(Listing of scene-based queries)
.....
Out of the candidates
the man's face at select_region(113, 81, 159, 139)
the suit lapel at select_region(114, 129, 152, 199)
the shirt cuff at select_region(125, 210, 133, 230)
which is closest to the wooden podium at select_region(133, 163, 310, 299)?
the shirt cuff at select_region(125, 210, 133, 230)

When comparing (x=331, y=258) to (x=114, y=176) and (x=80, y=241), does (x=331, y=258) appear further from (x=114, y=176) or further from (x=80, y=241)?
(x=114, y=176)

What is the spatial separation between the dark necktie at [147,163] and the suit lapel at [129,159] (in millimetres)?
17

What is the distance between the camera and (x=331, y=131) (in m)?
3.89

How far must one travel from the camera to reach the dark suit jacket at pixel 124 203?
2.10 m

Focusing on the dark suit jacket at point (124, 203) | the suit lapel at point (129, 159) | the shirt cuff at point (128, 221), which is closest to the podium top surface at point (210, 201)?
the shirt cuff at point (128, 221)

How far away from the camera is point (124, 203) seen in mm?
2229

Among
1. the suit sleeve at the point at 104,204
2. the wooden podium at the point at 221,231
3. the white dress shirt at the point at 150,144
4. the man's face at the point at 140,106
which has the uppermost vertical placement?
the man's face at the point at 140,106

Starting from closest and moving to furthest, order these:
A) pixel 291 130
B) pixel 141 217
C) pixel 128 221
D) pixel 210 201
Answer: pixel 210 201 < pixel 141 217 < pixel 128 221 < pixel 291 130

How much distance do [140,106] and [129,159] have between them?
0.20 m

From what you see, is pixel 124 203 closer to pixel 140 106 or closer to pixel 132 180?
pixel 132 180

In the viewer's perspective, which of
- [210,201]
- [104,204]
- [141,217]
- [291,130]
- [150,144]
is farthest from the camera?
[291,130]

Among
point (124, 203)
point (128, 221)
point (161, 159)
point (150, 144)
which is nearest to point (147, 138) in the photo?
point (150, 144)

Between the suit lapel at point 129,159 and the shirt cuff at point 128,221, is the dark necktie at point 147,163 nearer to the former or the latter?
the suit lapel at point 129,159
.....
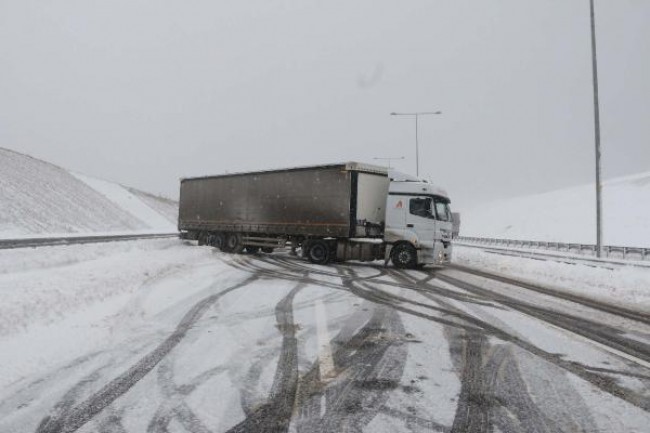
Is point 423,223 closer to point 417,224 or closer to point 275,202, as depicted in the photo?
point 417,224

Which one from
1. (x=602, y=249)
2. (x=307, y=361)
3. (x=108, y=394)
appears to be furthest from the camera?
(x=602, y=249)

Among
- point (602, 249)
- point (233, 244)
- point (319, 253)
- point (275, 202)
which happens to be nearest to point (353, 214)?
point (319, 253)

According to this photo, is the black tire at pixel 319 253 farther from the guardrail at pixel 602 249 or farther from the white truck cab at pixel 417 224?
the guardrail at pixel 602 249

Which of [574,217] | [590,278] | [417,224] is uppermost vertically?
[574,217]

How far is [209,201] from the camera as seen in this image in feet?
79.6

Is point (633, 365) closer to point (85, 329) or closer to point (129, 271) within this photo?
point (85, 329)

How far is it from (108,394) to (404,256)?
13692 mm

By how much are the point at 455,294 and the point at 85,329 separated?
.....
# Work to do
Pick out every line in the listing above that contains the word "camera", and copy each one.

# Correct result
What is the distance between the camera and (x=331, y=131) (in m)?
How far must one travel from the camera to reach the dark suit jacket at pixel 124 203?
How far away from the camera is point (124, 203) seen in mm?
is farthest from the camera?
appears to be furthest from the camera?
How far is [209,201] from the camera as seen in this image in feet?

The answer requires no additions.